--- START Document ---
Plaintiff's counsel asserts — initially, in the moving papers — that the at-issue apartment should be considered plaintiff's separate property, (1) since it was allegedly acquired solely through plaintiff's efforts, through the use of her personal savings and with monetary gifts from her children, other family and friends, made solely to her and not to defendant, and (2) because defendant purportedly did not, financially or otherwise, contribute to the apartment's purchase, mortgage, maintenance or upkeep.

However, plaintiff's own sworn affidavit states, as to $16,000 of the $35,000 used as a down payment on the cooperative apartment purchase ($8,000 from plaintiff's personal savings and $8,000 allegedly gifted to plaintiff by defendant's sister), only that "some or all" of these monies "may" have been used to assist with the down payment. Such an equivocal statement as to the source of a large portion of the down payment monies is insufficient to carry plaintiff's burden ( see Saasto, 211 AD2d at 709 ["A court is not bound by a party's own account of his or her finances, and where a party fails to trace the sources of money claimed to be separate property, the court is justified in treating it as marital property"]).

Further, defendant's opposition papers include an affidavit from his sister denying that she ever made an $8,000 gift to plaintiff. Plaintiff, in reply, fails to materially dispute the veracity of said opposing affidavit and, in fact, acknowledges that, to the extent the apartment was not acquired by her through the use of monetary gifts, it does not meet the "technical definition" of separate property.

In any event, Domestic Relations Law (DRL) § 236 (1) (b), Part B, defines "marital property" as "all property acquired by either or both spouses during the marriage and before the execution of a separation agreement or the commencement of a matrimonial action, regardless of the form in which title is held".
--- END Document ---
--- START Data ---
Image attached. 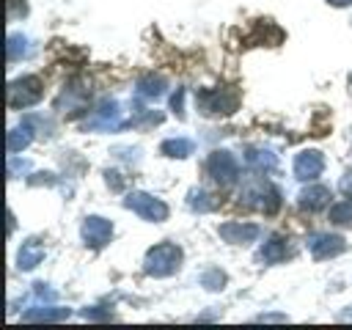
--- END Data ---
**Challenge 1**
Copy word for word the part of the ruling that begins at the words "Plaintiff's counsel asserts" and ends after the words "maintenance or upkeep.".
**Challenge 2**
According to the ruling, what did the affidavit from defendant's sister deny?

**Complete output 1**
Plaintiff's counsel asserts — initially, in the moving papers — that the at-issue apartment should be considered plaintiff's separate property, (1) since it was allegedly acquired solely through plaintiff's efforts, through the use of her personal savings and with monetary gifts from her children, other family and friends, made solely to her and not to defendant, and (2) because defendant purportedly did not, financially or otherwise, contribute to the apartment's purchase, mortgage, maintenance or upkeep.

**Complete output 2**
It denied that she ever made an $8,000 gift to plaintiff.